◆ **Your goal**:
Give the data again exactly as it appears.

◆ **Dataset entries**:
---*---

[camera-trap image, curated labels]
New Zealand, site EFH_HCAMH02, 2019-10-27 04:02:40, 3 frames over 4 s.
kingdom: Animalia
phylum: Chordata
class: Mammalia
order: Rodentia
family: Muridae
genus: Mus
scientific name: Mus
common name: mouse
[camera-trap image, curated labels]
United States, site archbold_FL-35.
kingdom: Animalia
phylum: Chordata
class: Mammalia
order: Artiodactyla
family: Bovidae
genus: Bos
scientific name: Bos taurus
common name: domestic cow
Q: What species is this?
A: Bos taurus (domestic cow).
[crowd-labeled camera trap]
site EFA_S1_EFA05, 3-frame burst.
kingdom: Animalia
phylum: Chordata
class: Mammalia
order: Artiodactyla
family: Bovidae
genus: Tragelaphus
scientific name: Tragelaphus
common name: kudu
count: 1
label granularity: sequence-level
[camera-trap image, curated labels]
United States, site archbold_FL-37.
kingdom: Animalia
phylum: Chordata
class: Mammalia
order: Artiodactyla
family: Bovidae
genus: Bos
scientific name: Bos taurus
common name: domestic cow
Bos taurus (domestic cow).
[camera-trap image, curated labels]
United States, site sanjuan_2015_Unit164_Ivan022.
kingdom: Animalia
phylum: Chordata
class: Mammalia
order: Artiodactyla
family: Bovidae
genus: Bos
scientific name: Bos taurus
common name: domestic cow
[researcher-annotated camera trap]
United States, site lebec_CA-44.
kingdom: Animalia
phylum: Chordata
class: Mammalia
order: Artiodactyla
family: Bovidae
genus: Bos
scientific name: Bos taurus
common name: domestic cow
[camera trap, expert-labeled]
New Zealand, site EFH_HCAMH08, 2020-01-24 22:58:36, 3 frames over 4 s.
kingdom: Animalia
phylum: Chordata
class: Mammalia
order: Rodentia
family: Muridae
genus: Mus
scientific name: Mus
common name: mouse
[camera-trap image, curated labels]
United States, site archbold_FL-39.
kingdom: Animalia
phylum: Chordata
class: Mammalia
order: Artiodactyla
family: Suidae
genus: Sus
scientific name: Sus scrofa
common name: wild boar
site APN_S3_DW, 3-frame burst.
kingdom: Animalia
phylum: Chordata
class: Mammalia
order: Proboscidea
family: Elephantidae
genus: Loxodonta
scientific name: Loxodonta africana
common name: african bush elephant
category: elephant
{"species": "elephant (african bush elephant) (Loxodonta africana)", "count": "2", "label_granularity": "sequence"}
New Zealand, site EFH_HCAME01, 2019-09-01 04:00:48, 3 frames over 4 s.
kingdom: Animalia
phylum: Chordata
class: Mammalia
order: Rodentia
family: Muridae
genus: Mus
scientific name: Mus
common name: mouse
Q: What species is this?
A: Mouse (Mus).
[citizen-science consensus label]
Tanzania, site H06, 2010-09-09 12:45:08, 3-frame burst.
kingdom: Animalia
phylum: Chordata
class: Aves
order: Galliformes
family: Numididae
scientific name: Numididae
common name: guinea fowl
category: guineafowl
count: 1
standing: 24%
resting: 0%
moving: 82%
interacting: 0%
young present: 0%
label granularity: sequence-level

---*---

◆ **Result for this task**:
[camera-trap image, curated labels]
New Zealand, site EFH_HCAMH02, 2019-10-27 04:02:40, 3 frames over 4 s.
kingdom: Animalia
phylum: Chordata
class: Mammalia
order: Rodentia
family: Muridae
genus: Mus
scientific name: Mus
common name: mouse
[camera-trap image, curated labels]
United States, site archbold_FL-35.
kingdom: Animalia
phylum: Chordata
class: Mammalia
order: Artiodactyla
family: Bovidae
genus: Bos
scientific name: Bos taurus
common name: domestic cow
Q: What species is this?
A: Bos taurus (domestic cow).
[crowd-labeled camera trap]
site EFA_S1_EFA05, 3-frame burst.
kingdom: Animalia
phylum: Chordata
class: Mammalia
order: Artiodactyla
family: Bovidae
genus: Tragelaphus
scientific name: Tragelaphus
common name: kudu
count: 1
label granularity: sequence-level
[camera-trap image, curated labels]
United States, site archbold_FL-37.
kingdom: Animalia
phylum: Chordata
class: Mammalia
order: Artiodactyla
family: Bovidae
genus: Bos
scientific name: Bos taurus
common name: domestic cow
Bos taurus (domestic cow).
[camera-trap image, curated labels]
United States, site sanjuan_2015_Unit164_Ivan022.
kingdom: Animalia
phylum: Chordata
class: Mammalia
order: Artiodactyla
family: Bovidae
genus: Bos
scientific name: Bos taurus
common name: domestic cow
[researcher-annotated camera trap]
United States, site lebec_CA-44.
kingdom: Animalia
phylum: Chordata
class: Mammalia
order: Artiodactyla
family: Bovidae
genus: Bos
scientific name: Bos taurus
common name: domestic cow
[camera trap, expert-labeled]
New Zealand, site EFH_HCAMH08, 2020-01-24 22:58:36, 3 frames over 4 s.
kingdom: Animalia
phylum: Chordata
class: Mammalia
order: Rodentia
family: Muridae
genus: Mus
scientific name: Mus
common name: mouse
[camera-trap image, curated labels]
United States, site archbold_FL-39.
kingdom: Animalia
phylum: Chordata
class: Mammalia
order: Artiodactyla
family: Suidae
genus: Sus
scientific name: Sus scrofa
common name: wild boar
site APN_S3_DW, 3-frame burst.
kingdom: Animalia
phylum: Chordata
class: Mammalia
order: Proboscidea
family: Elephantidae
genus: Loxodonta
scientific name: Loxodonta africana
common name: african bush elephant
category: elephant
{"species": "elephant (african bush elephant) (Loxodonta africana)", "count": "2", "label_granularity": "sequence"}
New Zealand, site EFH_HCAME01, 2019-09-01 04:00:48, 3 frames over 4 s.
kingdom: Animalia
phylum: Chordata
class: Mammalia
order: Rodentia
family: Muridae
genus: Mus
scientific name: Mus
common name: mouse
Q: What species is this?
A: Mouse (Mus).
[citizen-science consensus label]
Tanzania, site H06, 2010-09-09 12:45:08, 3-frame burst.
kingdom: Animalia
phylum: Chordata
class: Aves
order: Galliformes
family: Numididae
scientific name: Numididae
common name: guinea fowl
category: guineafowl
count: 1
standing: 24%
resting: 0%
moving: 82%
interacting: 0%
young present: 0%
label granularity: sequence-level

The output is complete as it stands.